In some areas, such as 99th Street, lane closures slow traffic in both directions.
Gurdeep Mann, who owns two restaurants in Mill Woods, does his shopping at a grocery warehouse on 99th Street a few times a week.
His trip there used to take 15 minutes, but now takes at least 30.
“It takes us a lot of time that we could devote to our restaurant,” Mann said Wednesday. “It’s taking too long – the city should see this and do something about it.”
The 99th Street job is one of several road maintenance and utility projects underway in the city, in addition to the 273 projects.
Work on 99th Street and 63rd Avenue consists of mainline repairs, which are expected to be completed later next week, an Epcor spokesperson said.
Another water pipe project on 99th and 60th Avenue is expected to continue until early October.
Electrical work on 109th Street north of the High Level Bridge began on September 7 and is expected to last two months.
The city issued a permit for the works after deeming it essential for the overall upgrading of downtown infrastructure, a city spokesperson said.
Wade Fleming, owner of Central Tire on 109th Street, isn’t convinced the job needs to be done now.
He believes the slow traffic created by the lane closures will deter some customers from visiting his store at its busiest time of year, when people are shopping for winter or all-season tires.
“You’re going to have people trying to come here, get out on the ground, get in, park, get prizes,” Fleming said. ” They will not be able to. So, are you going to lose customers? Are you going to lose business? Yes, absolutely.
About 20 percent of the city’s projects are delayed and 10 percent are over budget.

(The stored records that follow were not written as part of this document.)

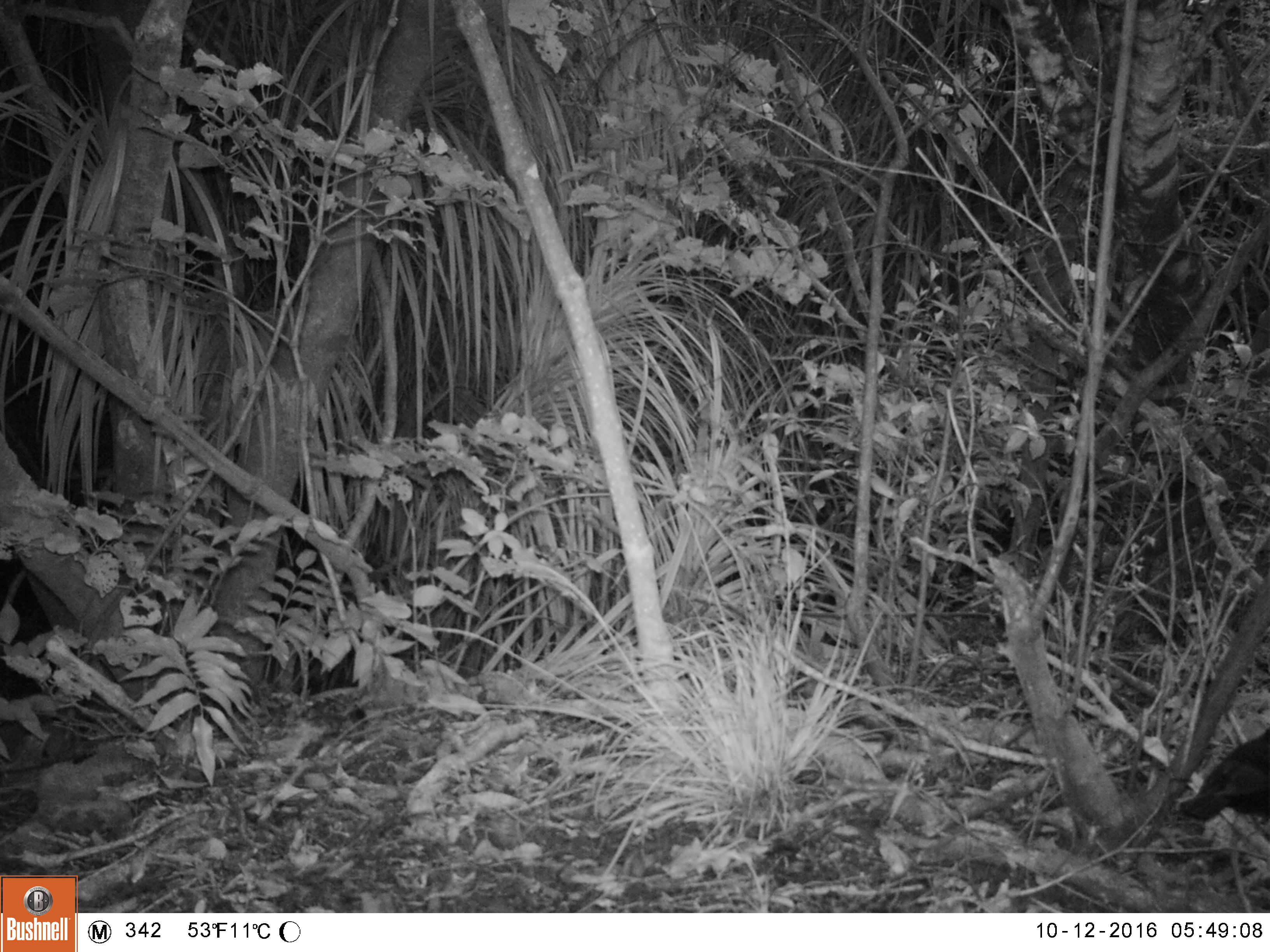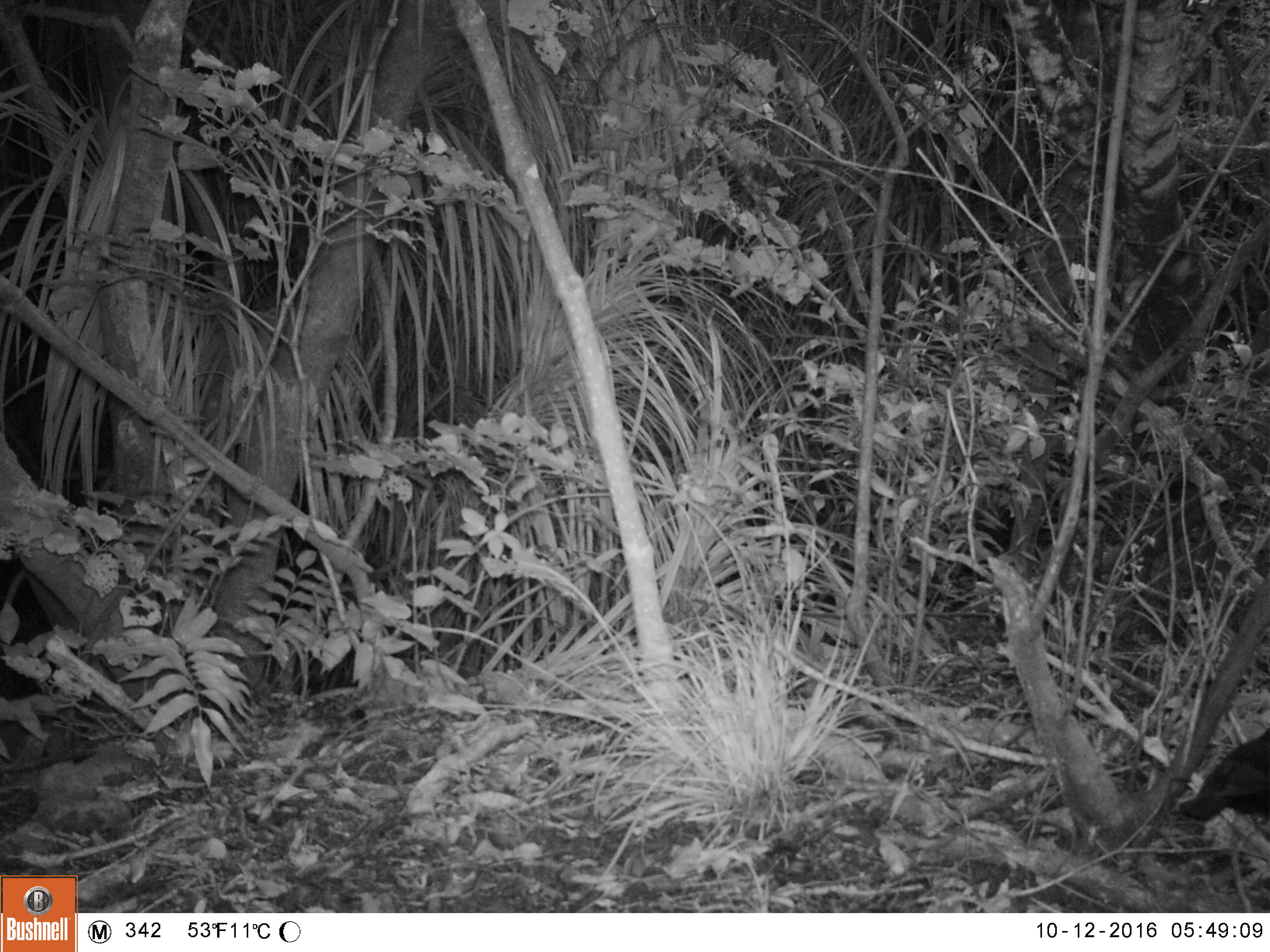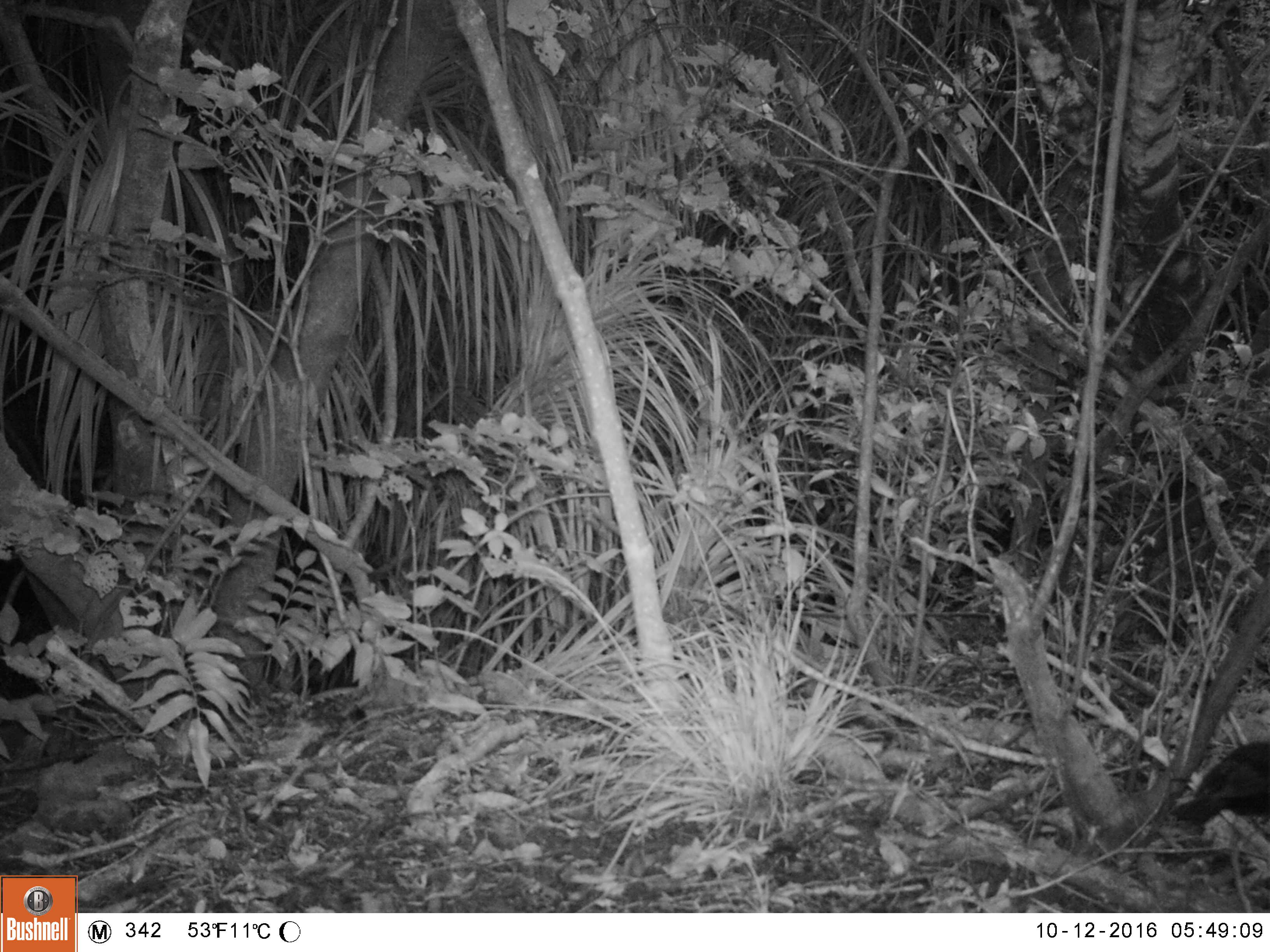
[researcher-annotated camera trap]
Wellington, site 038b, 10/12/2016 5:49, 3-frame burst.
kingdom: Animalia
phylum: Chordata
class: Aves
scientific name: Aves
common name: bird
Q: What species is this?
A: Bird (Aves).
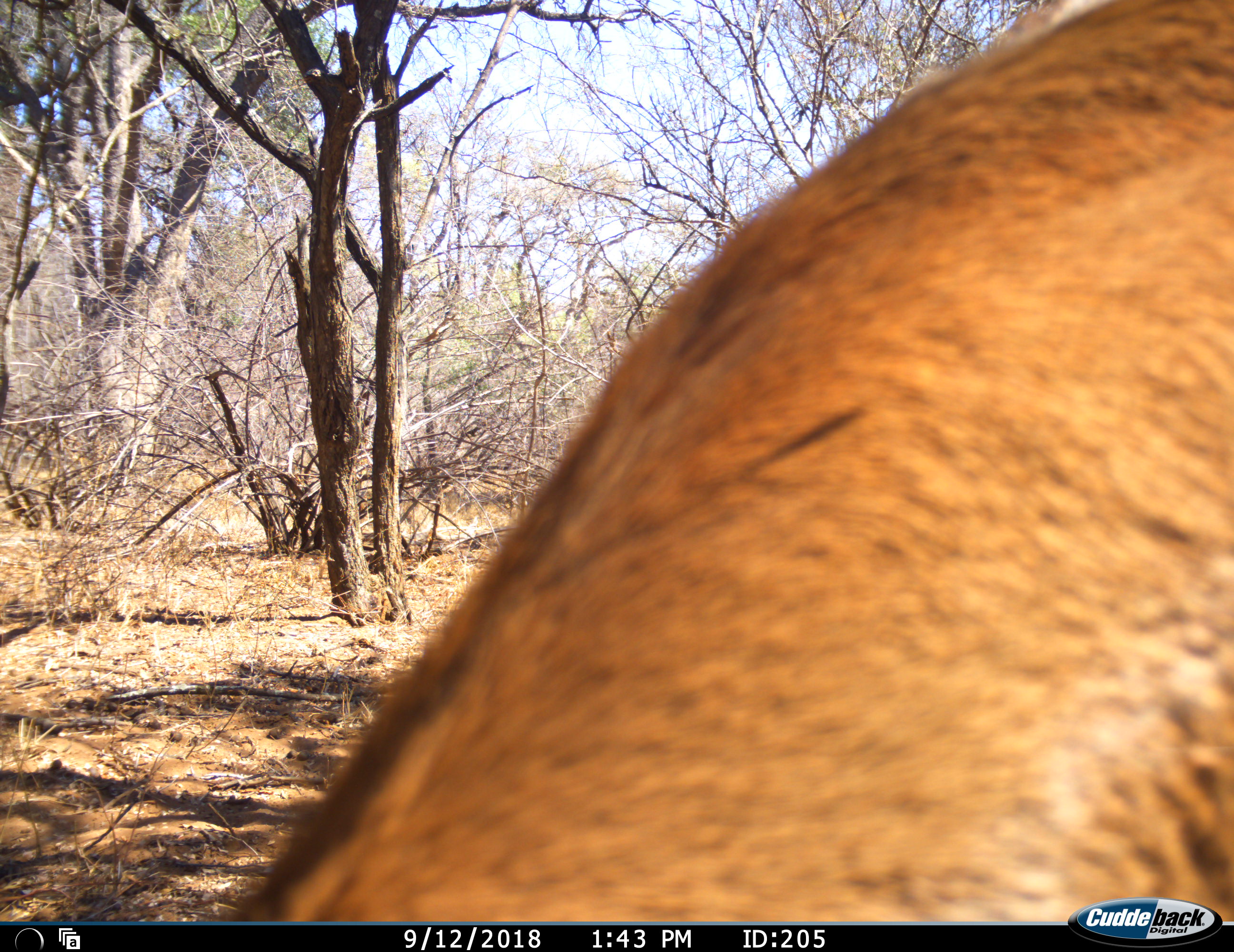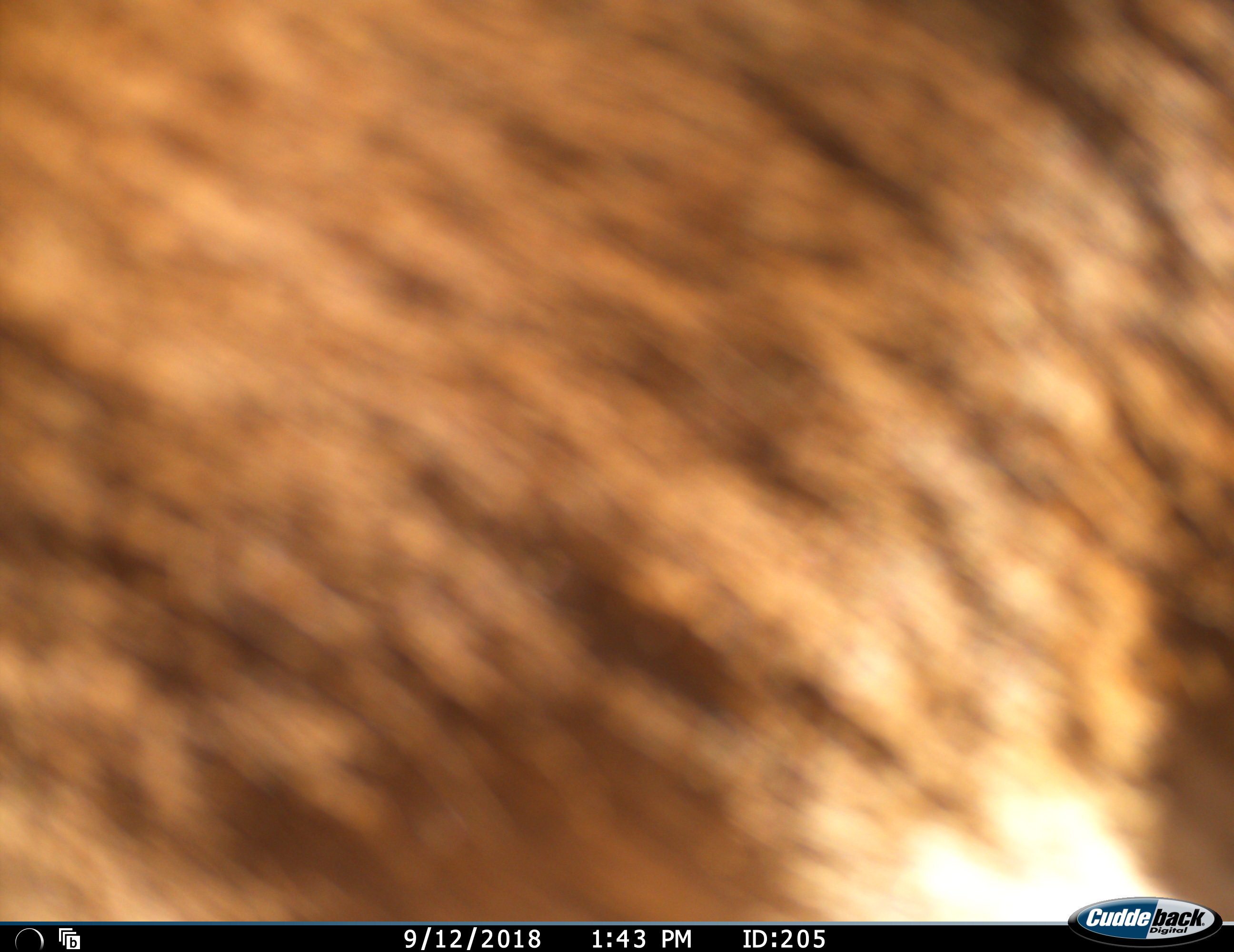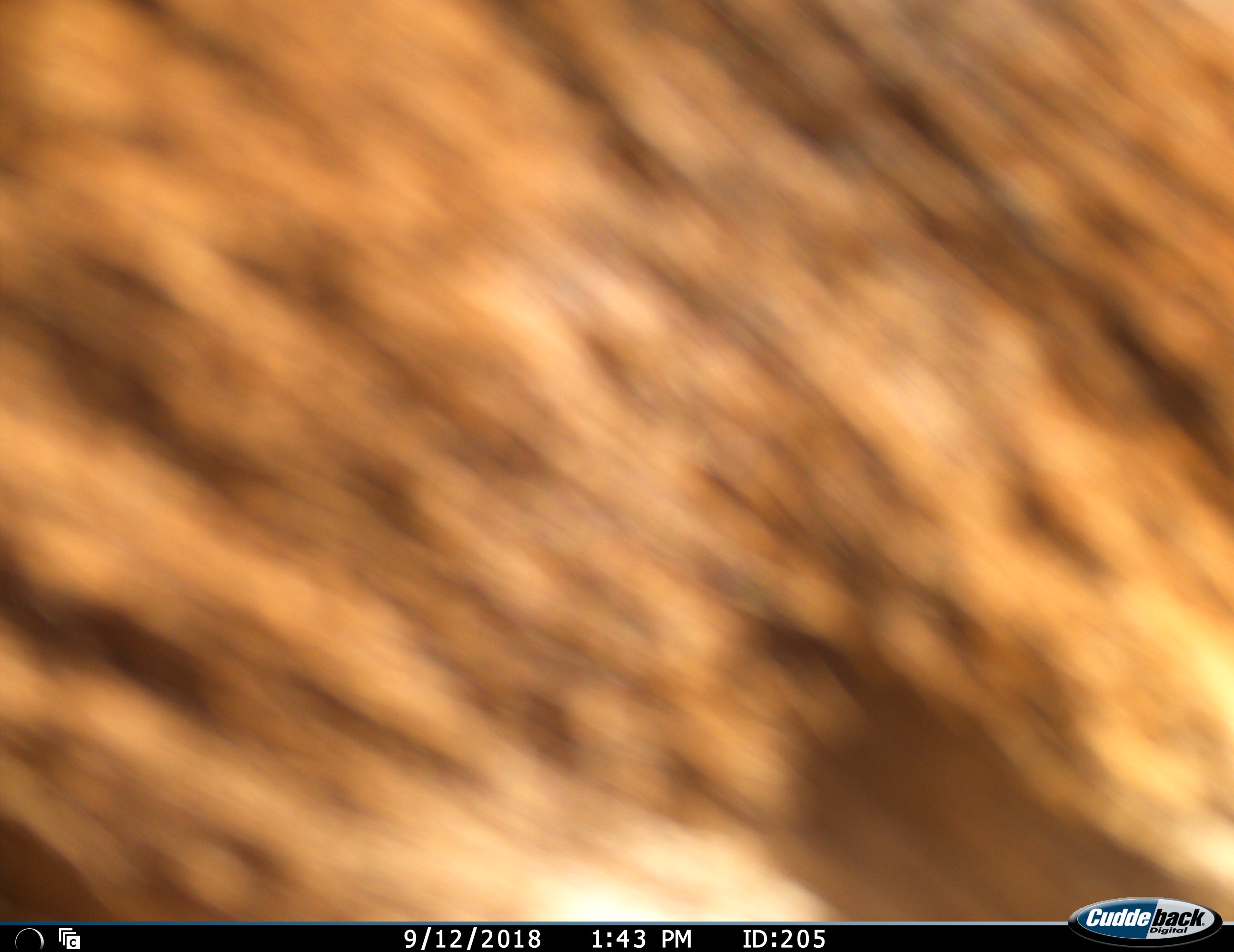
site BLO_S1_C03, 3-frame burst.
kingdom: Animalia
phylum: Chordata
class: Mammalia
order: Artiodactyla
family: Bovidae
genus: Aepyceros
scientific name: Aepyceros melampus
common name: impala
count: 1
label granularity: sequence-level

Delayed projects include the Churchill LRT Station Renewal Design, Bonnie Doon Health Center Modernization, as well as CP Rail 50th Street drop and road widening.
“I think next year will be just as busy,” Laughlin said. “Due to the size of the capital program, there is work that will continue in the 2023-2026 capital program.”
One project Edmontonians can count on for years to come is the Valley Line West LRT, preliminary work on which has now started along 104th Avenue.